Anyway, poor programers work their best (less worst) in strong typed environments. That includes a very restricted schema on the database. It's much better having them write queries that nobody could read than having them insert data that nobody could read.

mistercow · 13 years ago

There's a difference between "clever" and "smart". Clever is rarely a good thing in programming. Code should be comprehensible, and clever code rarely is. The more proud you feel after writing a line of code, the more likely it is that you should rewrite it. The problem isn't that programmers aren't clever enough to write SQL queries. The problem is that programmers aren't smart enough to later read those SQL queries.

>I mean, they need to be able to deal with database logic just to graduate from a good CS bachelor's program, so that's a pretty low bar.

People manage to get through college without absorbing the basic requirements all the time, and being "able to deal" with database logic is not the same as being proficient with it. The problem with a system that demands cleverness is that maintaining clever code requires a high level of proficiency.

freework · 13 years ago

Mongo is like the PHP of the database world. Many important features are dropped in the name of "getting started quickly".

What you gain in short term wins, are nullified by all the long term headaches you suffer.

tracker1 · 13 years ago

I don't think I would quite agree with that.. I would say that mongo is very accessible in terms of getting started... also, you can index nested properties via dot notation, unless you are really deeply denormalized, collections of objects with collections, I haven't been aware of any issues there.

A few things that surprised me about mongo... first that if you do a sort, you either need an index on your sorting fields or your sort info needs to fit in 32mb. I'm using skip/limit for paging, and it really became an issue once I was running against the full datastore.
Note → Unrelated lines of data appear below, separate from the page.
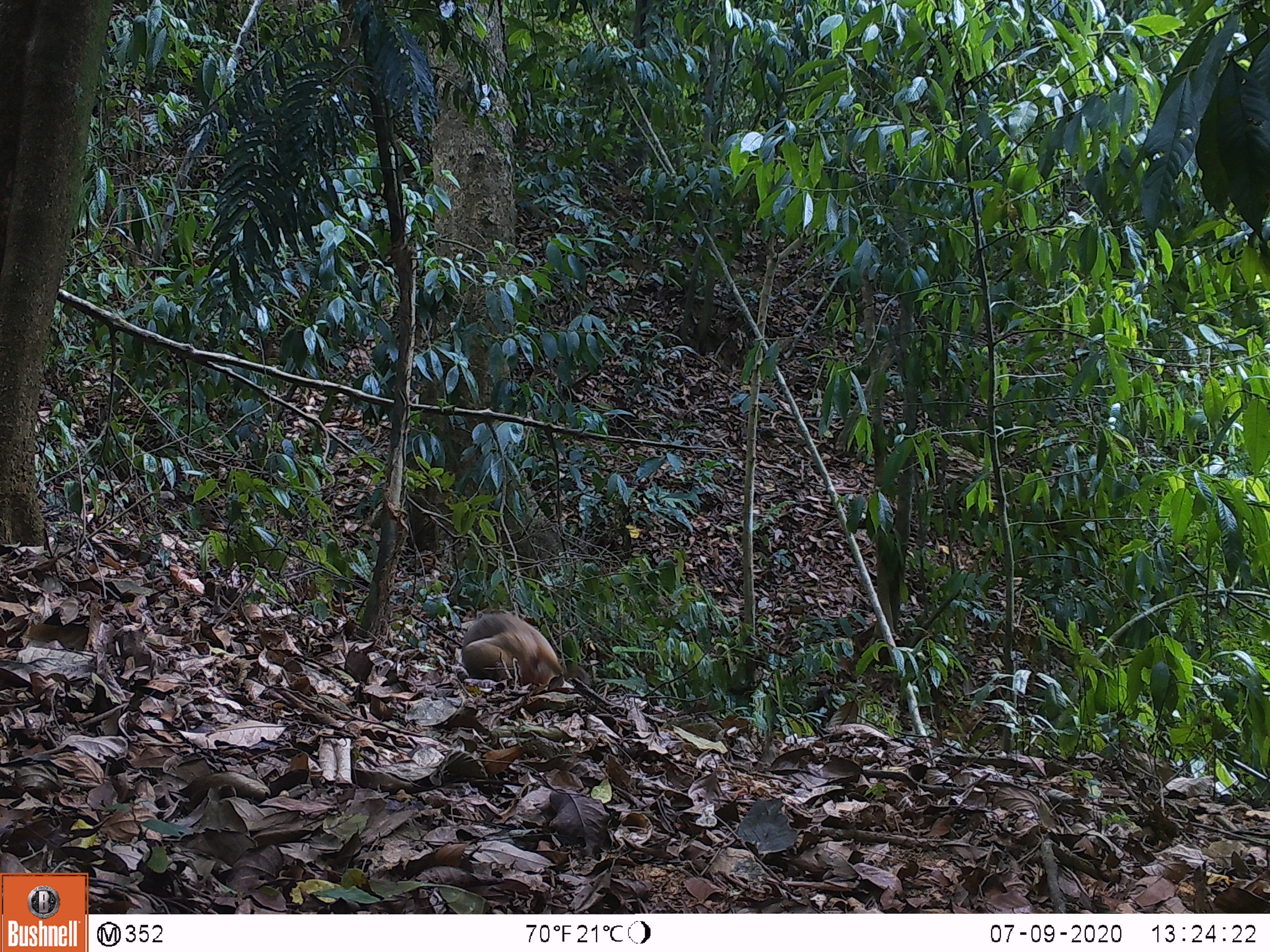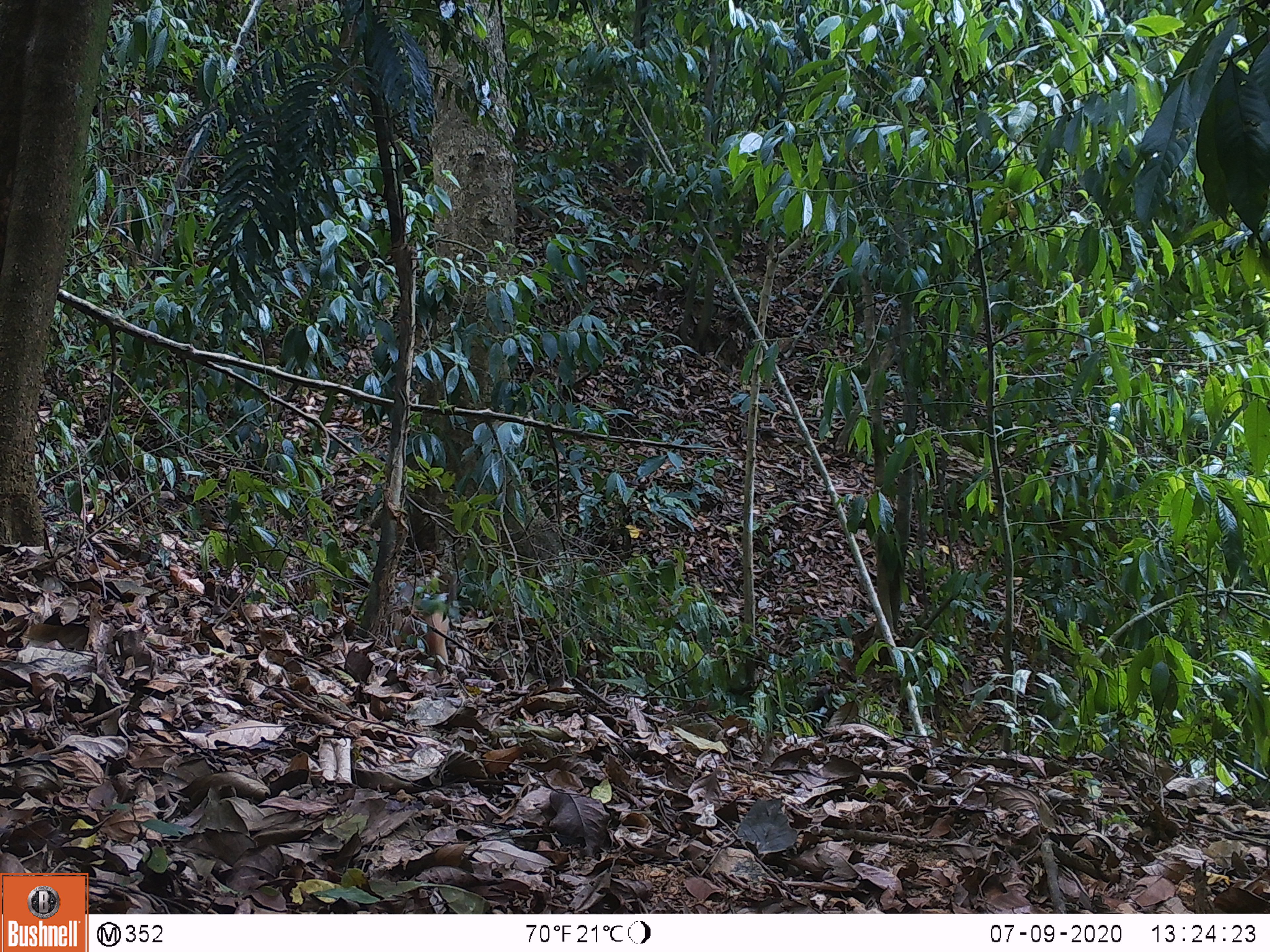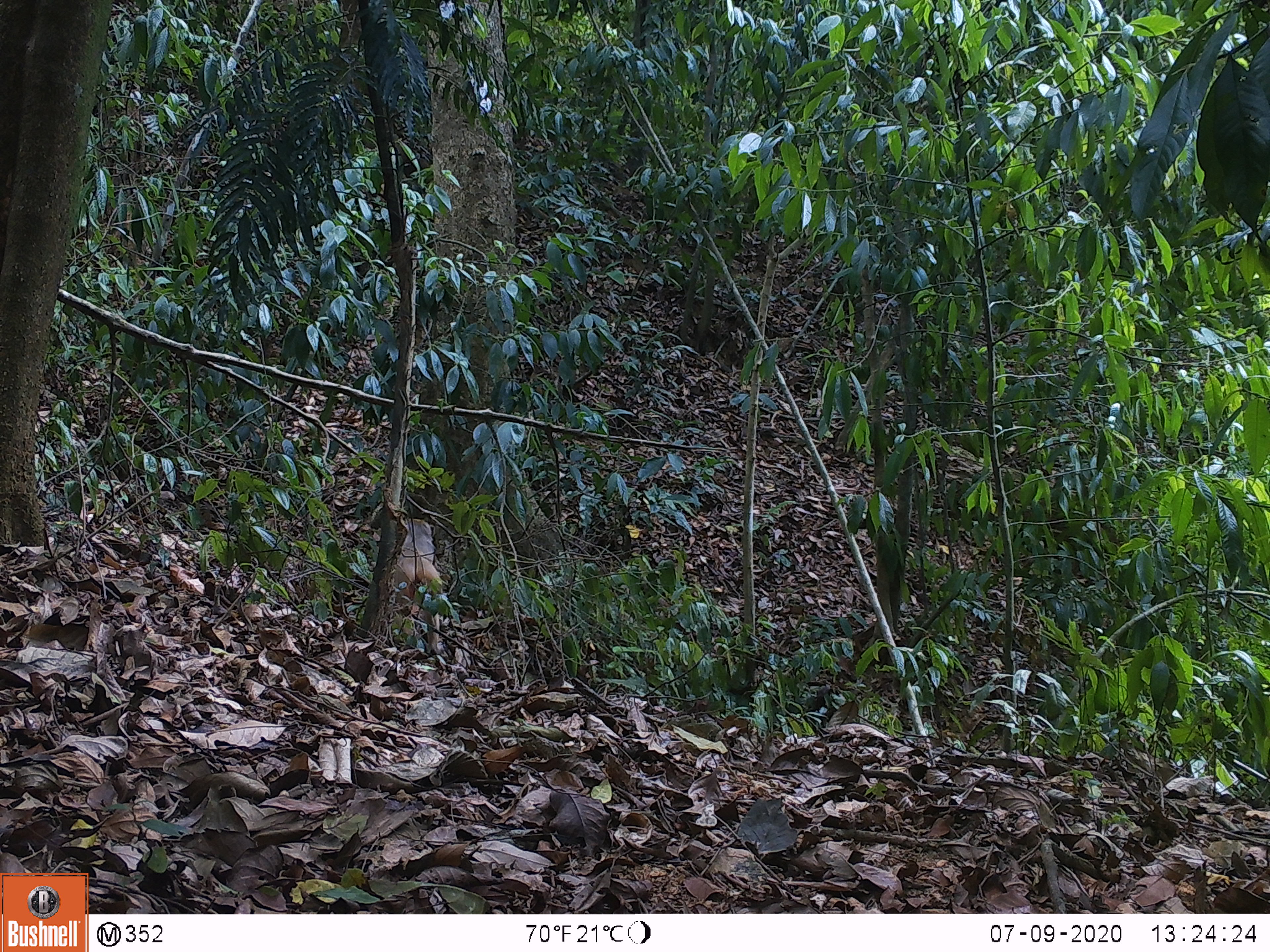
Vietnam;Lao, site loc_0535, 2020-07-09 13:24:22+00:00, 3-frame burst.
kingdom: Animalia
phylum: Chordata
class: Mammalia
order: Primates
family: Cercopithecidae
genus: Macaca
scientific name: Macaca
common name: macaques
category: assam or rhesus macaque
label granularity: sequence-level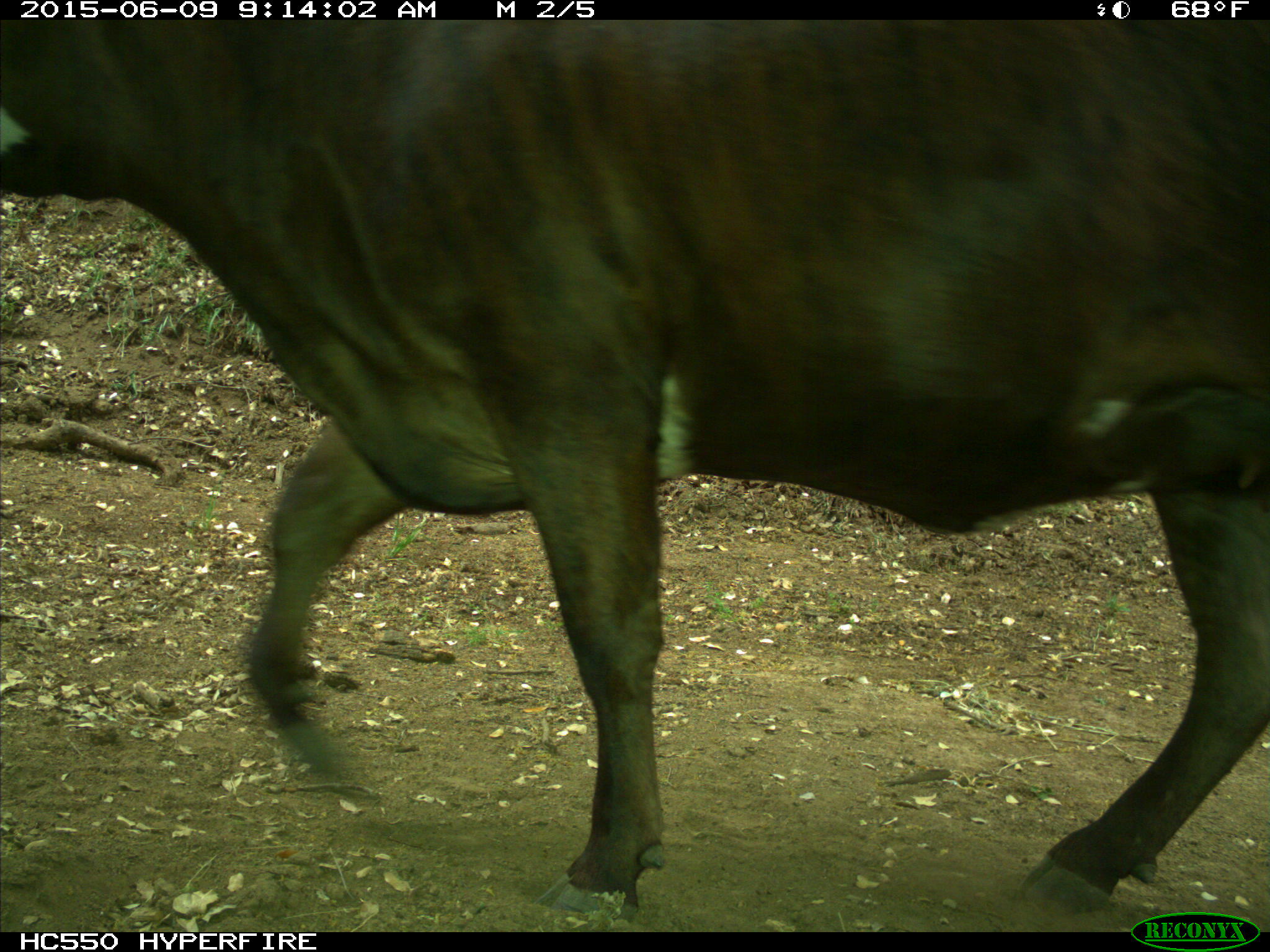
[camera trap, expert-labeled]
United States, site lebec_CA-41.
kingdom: Animalia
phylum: Chordata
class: Mammalia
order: Artiodactyla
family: Bovidae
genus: Bos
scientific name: Bos taurus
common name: domestic cow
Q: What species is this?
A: Bos taurus (domestic cow).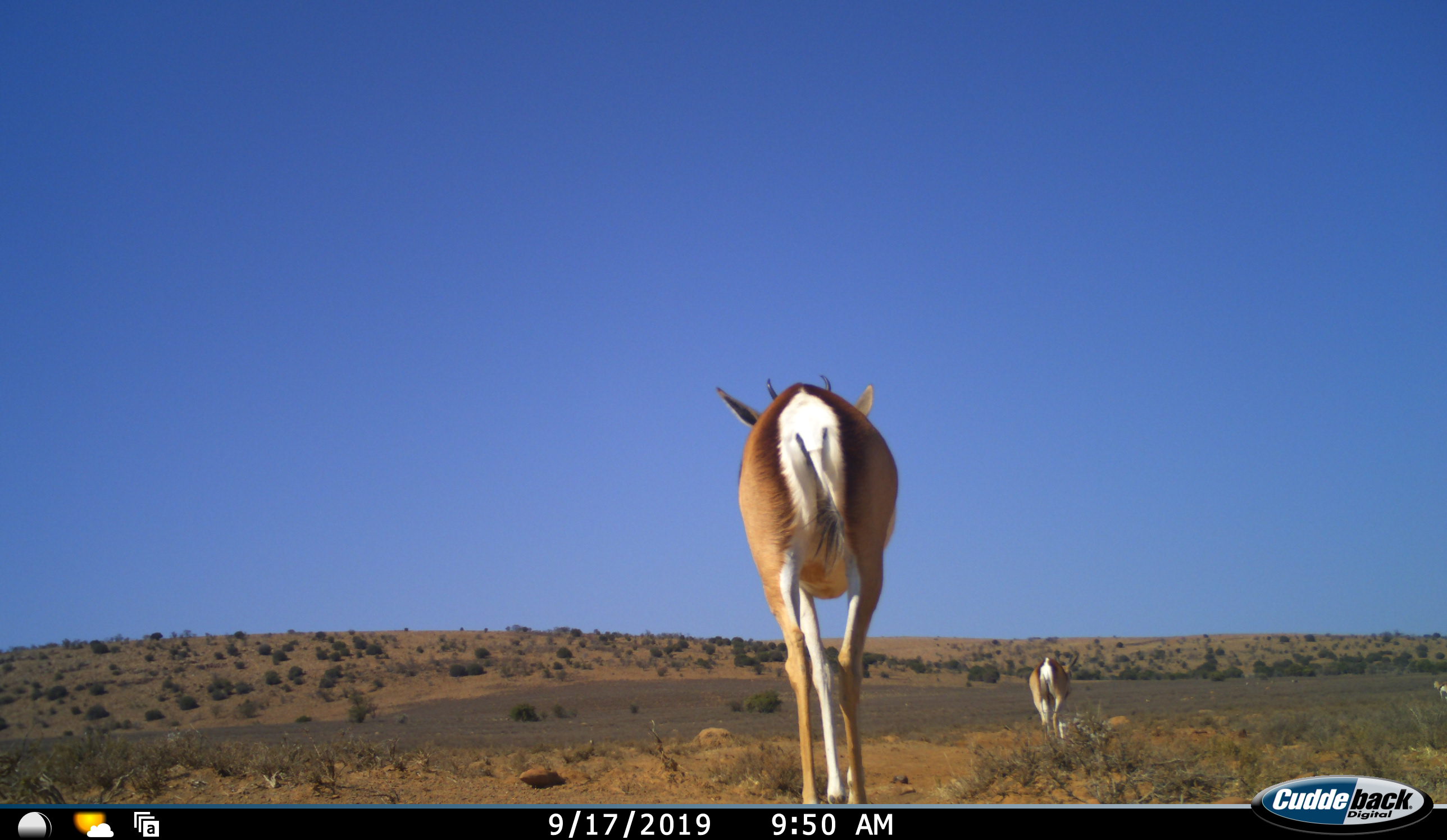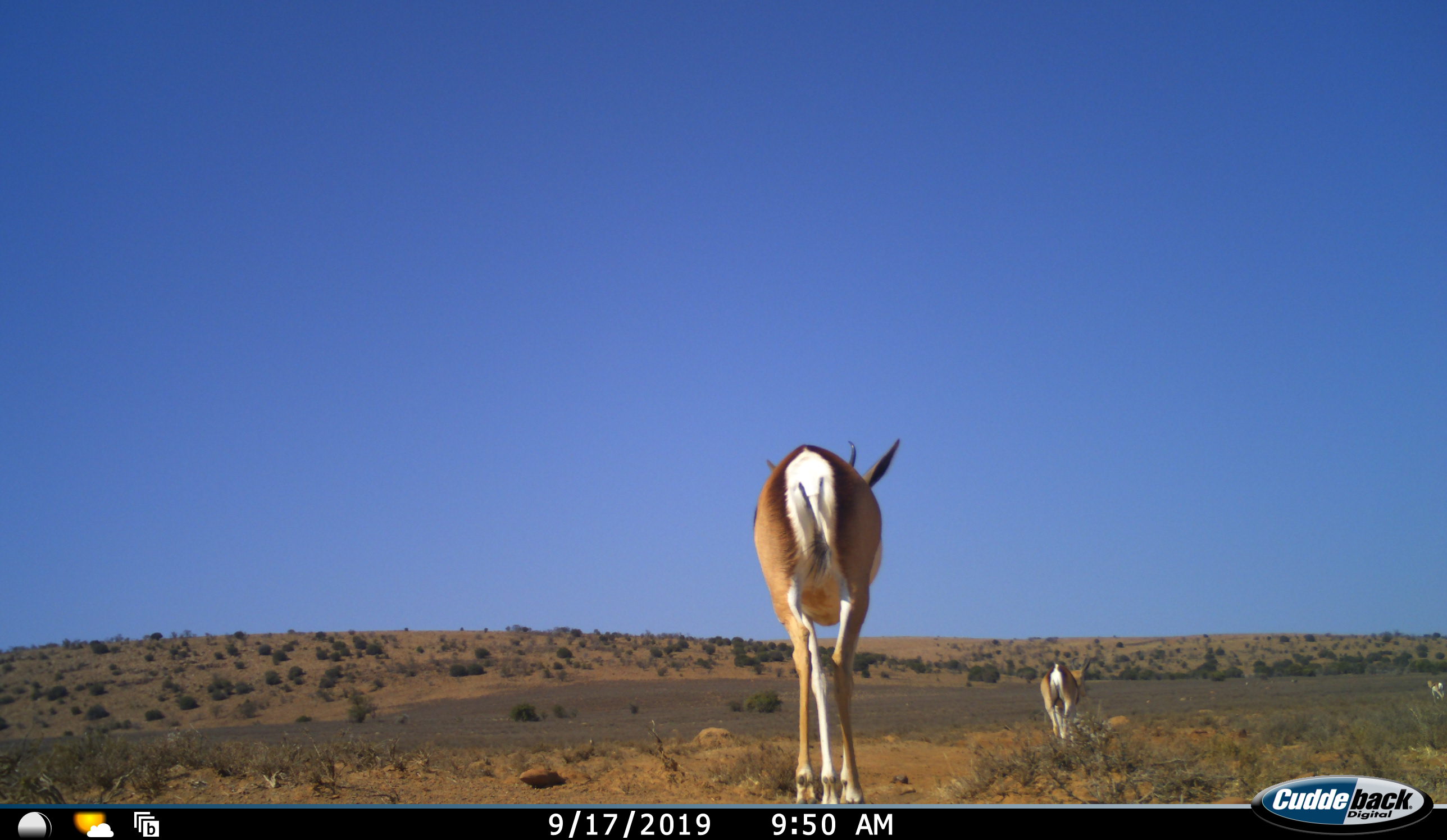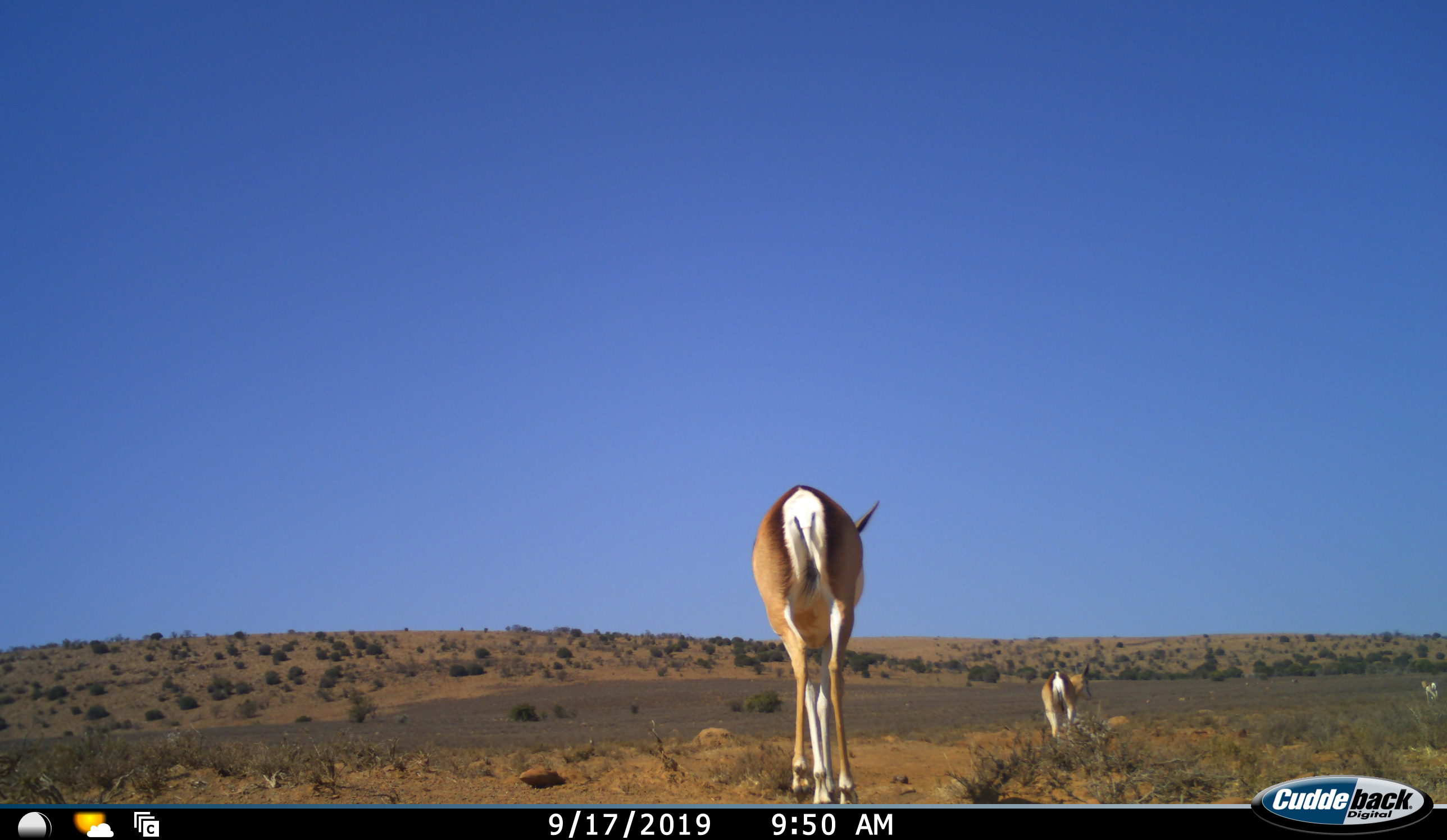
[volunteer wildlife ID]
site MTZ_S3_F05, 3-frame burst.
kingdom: Animalia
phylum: Chordata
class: Mammalia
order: Artiodactyla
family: Bovidae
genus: Antidorcas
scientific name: Antidorcas marsupialis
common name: springbok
Springbok (Antidorcas marsupialis), count 3. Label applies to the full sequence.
Second, only one single index is used in a query, unike most sql databases that will collate results of mutiple indexes under the covers... this caused me to rethink my index strategy, as well as add both asc/desc indexes for sorting results.

For me it was a matter of getting away from an over normalized data set (30+ queries for a single vehicle classified ad display, 23-joins if you wanted to reduce 15 of those queries (my main VIEW created for migration)... denormalized data makes more sense for this use case. For others it may or may not make sense.

aidos · 13 years ago

Relational systems use multiple indexes for queries, though I'm not aware of an implementation that uses multiple indexes for a single table.

Remembering that a query in Mongo is basically a query on a single table it's acting in the same way a relational db does - ie, check statistics, choose best index, perform lookups.

styluss · 13 years ago

Could you give examples? I'm working at a company where Mongo is being used because.

jaequery · 13 years ago

once you get into creating administrative/reports sections i think you'll quickly find out.

camus · 13 years ago

what does PHP "drops" in the name of getting started quickly ? PHP is now a robust language with robusts frameworks like SF or ZF.

jeltz · 13 years ago

Two examples: including loads of functionality into the default namespace instead of developing it as external libraries, and confusing the template language and the programming language which encourages XSS vulnerabilities in PHP written by beginners. When using PHP you normally want to use a different template language to avoid having to audit the code and hunt unescaped output.

vyrotek · 13 years ago

This matches my experience from the last few years as well. I was burned by denormalizing too early and not fully understanding the trade-offs I was committing to for the sake of not dealing with 'schemas' (which I actually have no problems with). And just like the OP, I have found far better success sticking with SQL early on for many of the same reasons mentioned. Later, as products and data schemas matured I found very specific uses for data stores like MongoDB. But, they are never the core data store.